Originally Posted by grumpy
For basic integral types in C/C++ that is true. It is not true for all integral types (eg other languages allow specification of integral types with values in specified ranges, and such things can be implemented as a class in C++).

If your acceptable range is [-10,-1] then overflow on division is possible. -10/-1 equals 10 which exceeds any value in the accepted range.

Whoops missed that.
All you have to do then though is check the value of the result. It isn't actually necessary to work out if the end result is in range before performing the calculation in this case.
I guess -32768 / -1 (assuming a 16-bit int) would be a problem but that's the only case.
• 06-06-2008
grumpy
Quote:

Originally Posted by Elysia
The problem with
(a * b > c) == (a > c / b)
That it would only work when the range was the maximum for the integer can hold. If I specify a custom range, that test will be useless.

Rubbish. It is basic mathematics.
• 06-06-2008
grumpy
Quote:

Originally Posted by iMalc
Whoops missed that.
All you have to do then though is check the value of the result. It isn't actually necessary to work out if the end result is in range before performing the calculation in this case.
I guess -32768 / -1 (assuming a 16-bit int) would be a problem but that's the only case.

That's assuming your type can hold the value it is not intended to represent. By definition, if you have an overflow or underflow situation, it is possible the type cannot represent the value of the result. Your conclusion does not work for types designed or specified to hold particular custom ranges.
• 06-06-2008
Elysia
Quote:

Originally Posted by iMalc
Whoops missed that.
All you have to do then though is check the value of the result. It isn't actually necessary to work out if the end result is in range before performing the calculation in this case.
I guess -32768 / -1 (assuming a 16-bit int) would be a problem but that's the only case.

The problem is that if there is an actual overflow or underflow for the type because it cannot represent the actual value, then it's impossible to check the result.
Say, I use uint8_t.
If the result is 256, I get 0 instead. And 0 < integer_max, so by that, I get a valid number.

Quote:

Originally Posted by grumpy
Rubbish. It is basic mathematics.

My apologies. My thinking was in error. Of course you're right.

(Collected data)
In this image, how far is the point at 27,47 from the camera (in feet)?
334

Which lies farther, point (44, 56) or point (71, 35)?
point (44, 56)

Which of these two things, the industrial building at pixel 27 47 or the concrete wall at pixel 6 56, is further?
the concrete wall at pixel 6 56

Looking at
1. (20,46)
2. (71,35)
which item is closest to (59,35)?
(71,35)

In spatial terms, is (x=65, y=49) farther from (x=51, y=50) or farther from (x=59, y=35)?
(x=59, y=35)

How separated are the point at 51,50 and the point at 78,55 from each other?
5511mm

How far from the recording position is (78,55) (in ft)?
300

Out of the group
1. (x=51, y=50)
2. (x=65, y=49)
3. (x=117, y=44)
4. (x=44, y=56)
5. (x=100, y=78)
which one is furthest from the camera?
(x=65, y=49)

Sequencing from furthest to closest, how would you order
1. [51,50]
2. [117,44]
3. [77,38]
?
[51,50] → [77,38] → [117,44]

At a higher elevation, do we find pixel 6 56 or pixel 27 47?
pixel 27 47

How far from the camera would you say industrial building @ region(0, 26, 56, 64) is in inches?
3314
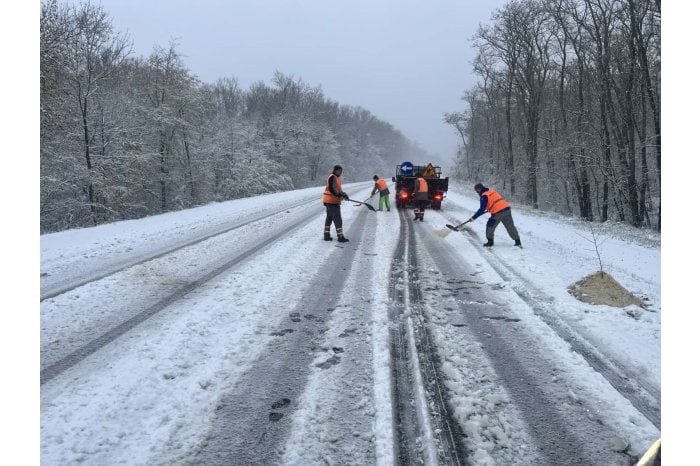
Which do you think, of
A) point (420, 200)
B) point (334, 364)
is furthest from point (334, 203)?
point (334, 364)

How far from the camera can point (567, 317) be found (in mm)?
4645

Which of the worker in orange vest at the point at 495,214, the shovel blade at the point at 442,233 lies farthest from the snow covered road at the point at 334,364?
the shovel blade at the point at 442,233

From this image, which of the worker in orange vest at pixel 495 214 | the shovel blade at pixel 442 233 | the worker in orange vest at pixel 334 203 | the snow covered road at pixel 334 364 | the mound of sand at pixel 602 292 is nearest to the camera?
the snow covered road at pixel 334 364

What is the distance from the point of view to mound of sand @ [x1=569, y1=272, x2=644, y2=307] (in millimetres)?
5137

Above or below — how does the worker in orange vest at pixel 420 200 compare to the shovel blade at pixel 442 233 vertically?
above

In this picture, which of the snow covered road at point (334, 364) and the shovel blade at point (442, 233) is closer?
the snow covered road at point (334, 364)

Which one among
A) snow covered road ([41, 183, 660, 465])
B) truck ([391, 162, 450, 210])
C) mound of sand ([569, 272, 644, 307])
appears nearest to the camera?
snow covered road ([41, 183, 660, 465])

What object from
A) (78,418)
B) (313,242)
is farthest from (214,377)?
(313,242)

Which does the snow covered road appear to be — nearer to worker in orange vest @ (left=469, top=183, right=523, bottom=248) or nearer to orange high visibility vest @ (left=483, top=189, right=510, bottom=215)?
worker in orange vest @ (left=469, top=183, right=523, bottom=248)

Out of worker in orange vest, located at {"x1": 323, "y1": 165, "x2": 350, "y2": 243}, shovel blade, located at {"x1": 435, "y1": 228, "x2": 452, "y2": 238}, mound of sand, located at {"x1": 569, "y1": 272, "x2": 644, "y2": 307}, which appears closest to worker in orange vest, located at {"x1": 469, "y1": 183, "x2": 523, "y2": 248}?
shovel blade, located at {"x1": 435, "y1": 228, "x2": 452, "y2": 238}

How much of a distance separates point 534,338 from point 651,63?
19.7m

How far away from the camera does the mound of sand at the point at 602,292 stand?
514 centimetres

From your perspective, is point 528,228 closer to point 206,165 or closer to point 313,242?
point 313,242

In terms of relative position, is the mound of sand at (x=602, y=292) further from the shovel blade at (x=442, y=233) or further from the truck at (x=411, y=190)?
the truck at (x=411, y=190)
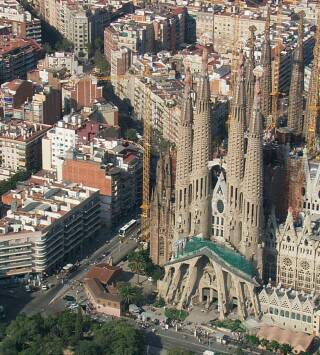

* WHAT THE TASK REQUIRES
Write out, word for word, everything in the forum thread on integer overflow above from "That it would" down to "particular custom ranges.".

* EXERCISE RESULT
That it would only work when the range was the maximum for the integer can hold. If I specify a custom range, that test will be useless.

Rubbish. It is basic mathematics.
• 06-06-2008
grumpy
Quote:

Originally Posted by iMalc
Whoops missed that.
All you have to do then though is check the value of the result. It isn't actually necessary to work out if the end result is in range before performing the calculation in this case.
I guess -32768 / -1 (assuming a 16-bit int) would be a problem but that's the only case.

That's assuming your type can hold the value it is not intended to represent. By definition, if you have an overflow or underflow situation, it is possible the type cannot represent the value of the result. Your conclusion does not work for types designed or specified to hold particular custom ranges.